How Denver Real Estate Agents Can Build a Cost of Waiting Analysis to Move Hesitant Buyers Off the Fence in 2026
- Jerad Larkin

- 3 days ago
- 7 min read
Right now, one of your best buyers is doing absolutely nothing. They are pre-approved, they have toured homes they liked, and they are parked on the sidelines waiting for mortgage rates to fall. Meanwhile the calendar keeps moving, their rent check keeps clearing, and every month of waiting is quietly costing them money.
This week made that harder to ignore. After the June Federal Reserve meeting, policymakers held rates steady but signaled a possible hike, not a cut, later in 2026 to fight inflation. The 30-year fixed ticked up to around 6.5%. The plan your buyer is banking on just got a lot shakier, and that changes the conversation you need to be having.
What is a cost of waiting analysis, and how do Denver real estate agents use it?
A cost of waiting analysis is a simple side-by-side breakdown of what a Denver buyer loses in rent, equity, and purchasing power by delaying a purchase. Agents use it to turn "let's wait" into a confident decision.
I am Jerad Larkin, The Mile High Title Guy and a Sales Executive with Chicago Title of Colorado. I am in closings across the Denver Metro every week, and I talk with the agents on both sides about what actually moved the deal forward. The agents still writing contracts in this market are not the ones with a magic script. They are the ones who show hesitant buyers the math, plainly and honestly, instead of debating interest rates with them.
A cost of waiting analysis is that math. It is not a hard close and it is not a scare tactic. It is a one-page tool that respects your buyer's intelligence and helps them decide with real numbers instead of a vague feeling that things will get easier later. Here is how to build one and how to use it without sounding like a salesperson.
Why Are So Many Denver Buyers Sitting on the Fence Right Now?
Before you can move a buyer, you have to understand why they are stuck. In the Denver Metro, most hesitation traces back to a few things, and almost none of them are about home prices.
Rates, not prices, are the sticking point. Buyers can stomach the price. It is the monthly payment tied to a mid-6% rate that gives them pause.
The "wait for a cut" story lost steam this week. When the Fed signals a possible hike instead of a cut, waiting for cheaper money becomes a bet, not a plan.
Rent feels safe. Writing a rent check feels like pausing the decision, even though it is a decision with its own price tag.

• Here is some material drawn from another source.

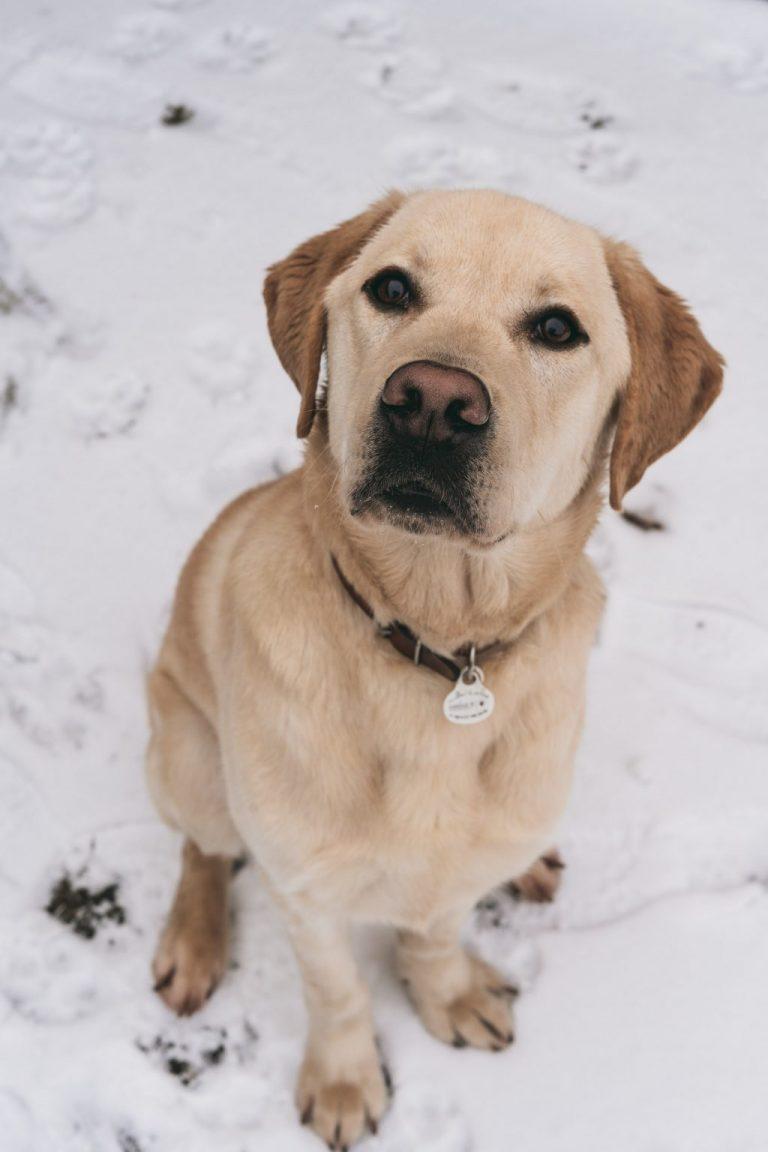 chien animal photographe shooting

The irony is that the Denver market has actually tilted toward buyers. Inventory is up, more sellers are offering concessions, and buyers have more negotiating room than they have had in years. I broke that down in my look at the Denver Metro market in mid-2026 and how agents can win listings in a shifting market. Your buyer's hesitation is not a market problem. It is an information problem, and that is fixable.
What Exactly Is a Cost of Waiting Analysis?

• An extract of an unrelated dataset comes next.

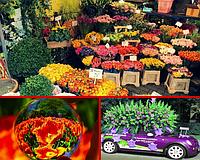 Комнатные и Уличные растения ОПТОМ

A cost of waiting analysis compares two honest scenarios side by side: buying now versus waiting roughly 12 months. It puts real numbers on the four things a buyer actually loses while they wait.

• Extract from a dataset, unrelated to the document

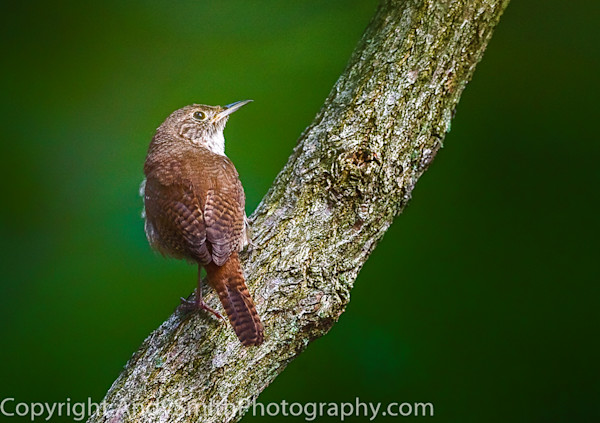 fine art photograph of house wren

Rent paid: every dollar of rent during the waiting period is gone with no equity to show for it.
Equity and appreciation: the principal a buyer would pay down, plus any change in home value over the year.
Purchasing power: how much home the same monthly payment buys at different interest rates.
Payment risk: the chance that rates rise instead of fall, which the Fed just flagged as a real possibility.
Over time, national data from the National Association of Realtors shows homeowners build wealth through equity in ways renters simply do not. Done right, though, this tool stays balanced. You are not hiding the case for waiting. You are making the trade-off visible so your buyer can own the decision.
How Do You Build a Cost of Waiting Analysis Step by Step?
You do not need to be a spreadsheet wizard. Follow these six steps and you will have a clean, defensible one-pager for any buyer.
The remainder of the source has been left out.